:: Working data ::

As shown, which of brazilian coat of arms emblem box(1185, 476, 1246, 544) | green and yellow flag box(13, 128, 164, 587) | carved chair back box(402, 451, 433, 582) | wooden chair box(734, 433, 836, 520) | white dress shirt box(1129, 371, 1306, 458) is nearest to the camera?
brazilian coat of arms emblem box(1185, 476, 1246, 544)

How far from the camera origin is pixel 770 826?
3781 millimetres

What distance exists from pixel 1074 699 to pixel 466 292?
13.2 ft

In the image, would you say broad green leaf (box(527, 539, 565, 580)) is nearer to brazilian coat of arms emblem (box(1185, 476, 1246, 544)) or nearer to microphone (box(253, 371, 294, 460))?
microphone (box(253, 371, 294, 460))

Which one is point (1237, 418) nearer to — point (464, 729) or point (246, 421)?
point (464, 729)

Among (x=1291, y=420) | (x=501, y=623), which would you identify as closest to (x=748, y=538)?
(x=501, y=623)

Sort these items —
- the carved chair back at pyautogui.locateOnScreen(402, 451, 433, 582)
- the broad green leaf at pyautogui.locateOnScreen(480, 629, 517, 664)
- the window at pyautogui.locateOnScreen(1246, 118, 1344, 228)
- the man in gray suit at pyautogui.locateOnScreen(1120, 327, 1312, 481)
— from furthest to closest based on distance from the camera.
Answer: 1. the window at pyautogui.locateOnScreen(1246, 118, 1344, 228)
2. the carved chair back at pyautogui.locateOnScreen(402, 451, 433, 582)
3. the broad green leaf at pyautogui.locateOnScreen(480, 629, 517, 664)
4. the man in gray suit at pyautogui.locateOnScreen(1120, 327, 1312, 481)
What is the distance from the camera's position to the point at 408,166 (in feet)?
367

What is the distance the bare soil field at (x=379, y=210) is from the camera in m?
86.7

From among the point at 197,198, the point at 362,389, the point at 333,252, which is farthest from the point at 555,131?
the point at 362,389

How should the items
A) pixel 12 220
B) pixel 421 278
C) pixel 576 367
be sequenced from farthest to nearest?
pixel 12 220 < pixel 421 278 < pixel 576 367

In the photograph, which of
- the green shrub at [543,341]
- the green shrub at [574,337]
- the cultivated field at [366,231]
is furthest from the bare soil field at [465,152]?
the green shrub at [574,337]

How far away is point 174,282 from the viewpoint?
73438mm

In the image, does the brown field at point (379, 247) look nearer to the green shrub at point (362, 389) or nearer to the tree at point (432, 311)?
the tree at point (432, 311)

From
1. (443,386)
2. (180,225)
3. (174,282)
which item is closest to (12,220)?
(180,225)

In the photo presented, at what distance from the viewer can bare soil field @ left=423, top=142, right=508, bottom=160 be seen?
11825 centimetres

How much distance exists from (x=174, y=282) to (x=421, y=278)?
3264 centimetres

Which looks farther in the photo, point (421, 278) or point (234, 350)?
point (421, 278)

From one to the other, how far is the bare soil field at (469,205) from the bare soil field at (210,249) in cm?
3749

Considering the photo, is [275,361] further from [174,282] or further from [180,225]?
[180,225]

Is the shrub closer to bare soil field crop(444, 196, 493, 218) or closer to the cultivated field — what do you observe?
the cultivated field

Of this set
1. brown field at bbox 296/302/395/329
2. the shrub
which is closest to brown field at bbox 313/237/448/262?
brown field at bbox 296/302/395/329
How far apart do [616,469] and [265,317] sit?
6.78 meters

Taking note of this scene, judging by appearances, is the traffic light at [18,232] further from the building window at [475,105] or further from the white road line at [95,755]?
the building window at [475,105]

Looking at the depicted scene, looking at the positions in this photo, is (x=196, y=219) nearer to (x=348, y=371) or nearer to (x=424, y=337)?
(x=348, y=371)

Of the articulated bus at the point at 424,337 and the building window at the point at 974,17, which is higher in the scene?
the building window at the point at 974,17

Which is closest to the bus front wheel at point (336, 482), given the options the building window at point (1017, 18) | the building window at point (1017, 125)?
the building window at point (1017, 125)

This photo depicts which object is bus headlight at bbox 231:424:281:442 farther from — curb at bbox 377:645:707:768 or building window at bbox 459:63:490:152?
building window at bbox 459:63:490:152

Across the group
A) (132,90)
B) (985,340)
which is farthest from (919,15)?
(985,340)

:::

Aim
Lay out the lines of the entries as a Markdown table with the columns Row and Line, starting with the line containing "Across the group" and going on through the last line of the entries. Number each row and leave out blank lines.

Written answer
| Row | Line |
|---|---|
| 1 | Across the group |
| 2 | A) (132,90) |
| 3 | B) (985,340) |
| 4 | which is farthest from (919,15)? |
| 5 | (985,340) |